Turkey released inflation data analyzed by the Turkish Statistical Institute showing inflation is at a two-decade high with the consumer-price-index (CPI) rising almost 70%, which is a problem bitcoin can fix.
Transportation, which would include the prices of fuel, suffered an annual rise of 105.86%. Meanwhile, food and nonalcoholic beverages rose 89.10%, paired with a 77.64% annual increase for furnishings and household equipment. These were among the highest vectors reported, but even the lowest numbers are staggering.
Citizens of Turkey experienced annual increases of 35% for healthcare, 27% for education, 26% for clothing and footwear, and 18.71% in communication. These were among the main groups of goods and services that experienced the lowest amounts of inflation.
The lira’s month-over-month inflation rate saw a 7.25% increase. Turkey’s local currency has been in freefall for some time as President Recep Erdogan refrains from increasing interest rates, which is a standard tool used by central banks to lessen the burden of inflation.
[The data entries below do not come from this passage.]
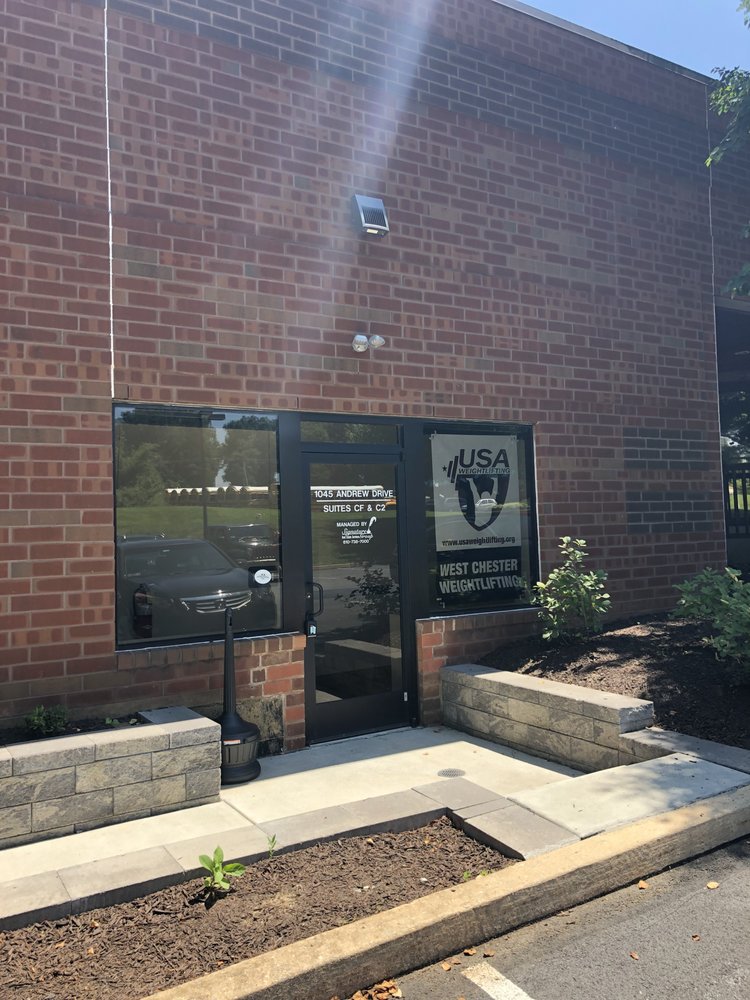 WEST CHESTER WEIGHTLIFTING Updated October 2024 1045 Andrew Dr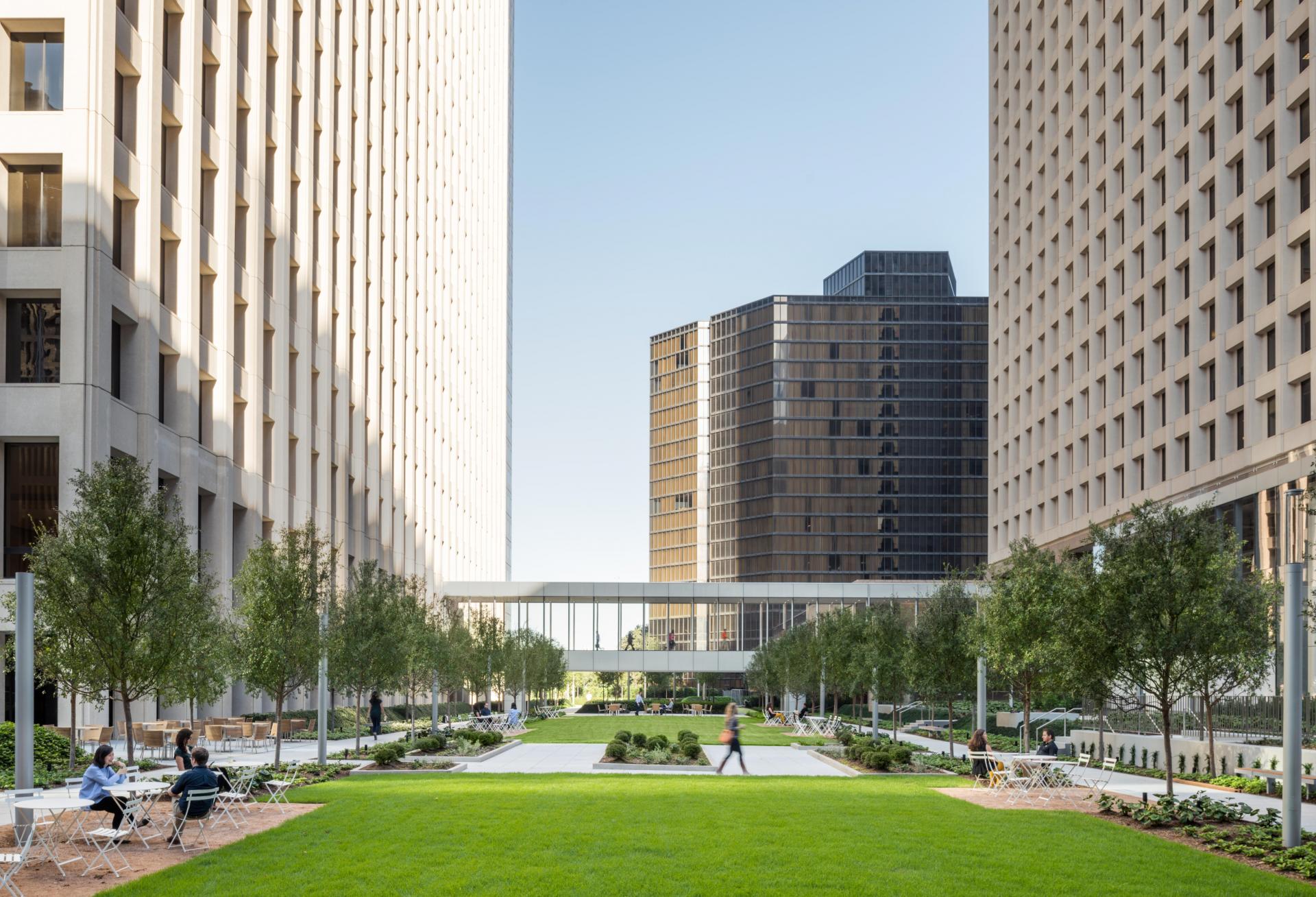 Rightsized Already: Energy Company Renews 221K SF Lease In Downtown Houston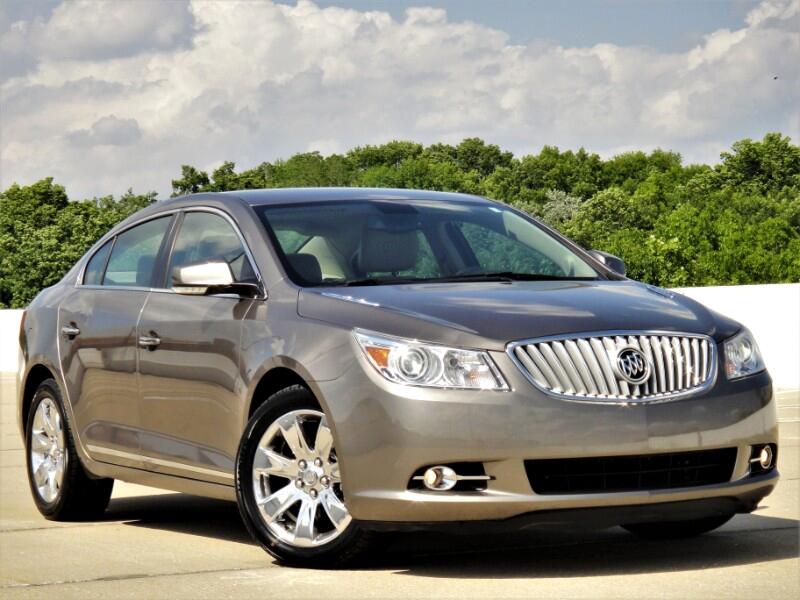 Used 2012 Buick LaCrosse Premium Package 1, w/Leather for Sale in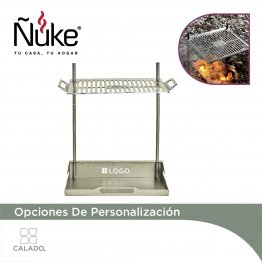 Parrilla "Camper"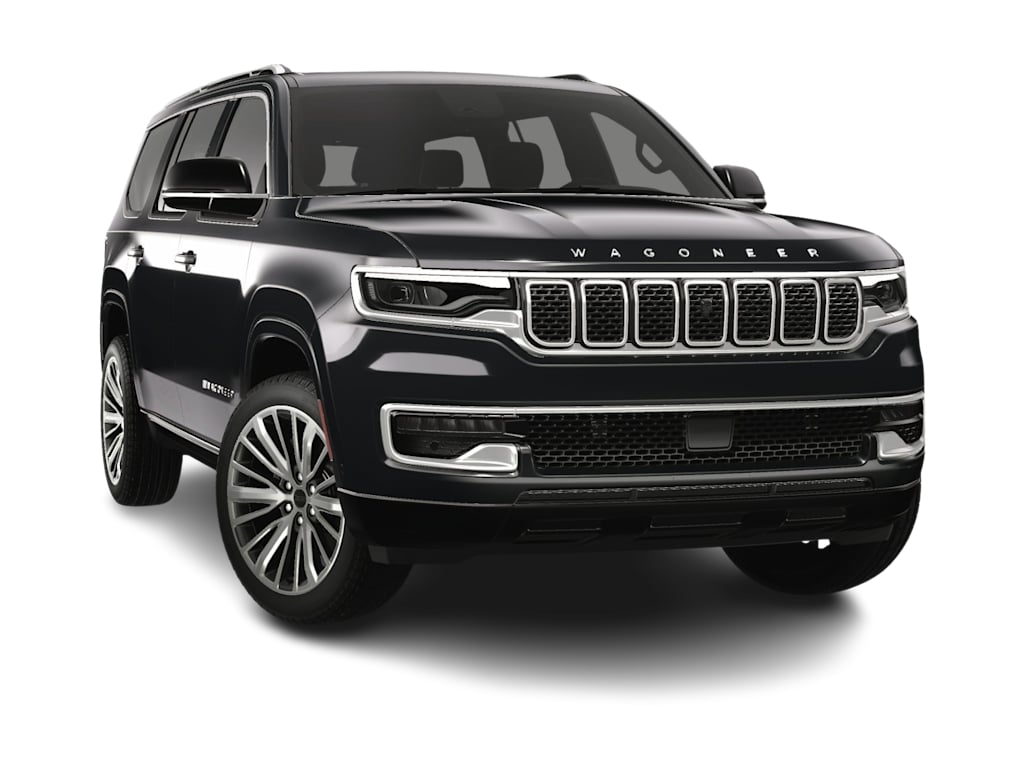 Thumbnail: 2025 Jeep Wagoneer - 5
Erdogan has reportedly referred to raising interest rates as “the mother and father of all evil,” according to BBC.
This issue of inflation data failing to be accurate was pointed out by the pro-bitcoin CEO of MicroStrategy, Michael Saylor when he stated:
“Inflation is a vector. A scalar index can be biased by choosing certain items. Your index assumes human beings don’t need food, energy, or home ownership, nor desire assets such as property, equity, bonds, or commodities.”
Bitcoin seeks to restore economies by separating economic controls from centralized entities who artificially increase the money supply to benefit their own regimes through a permissionless, peer-to-peer protocol that does not allow malicious practices commonly witnessed on the world stage.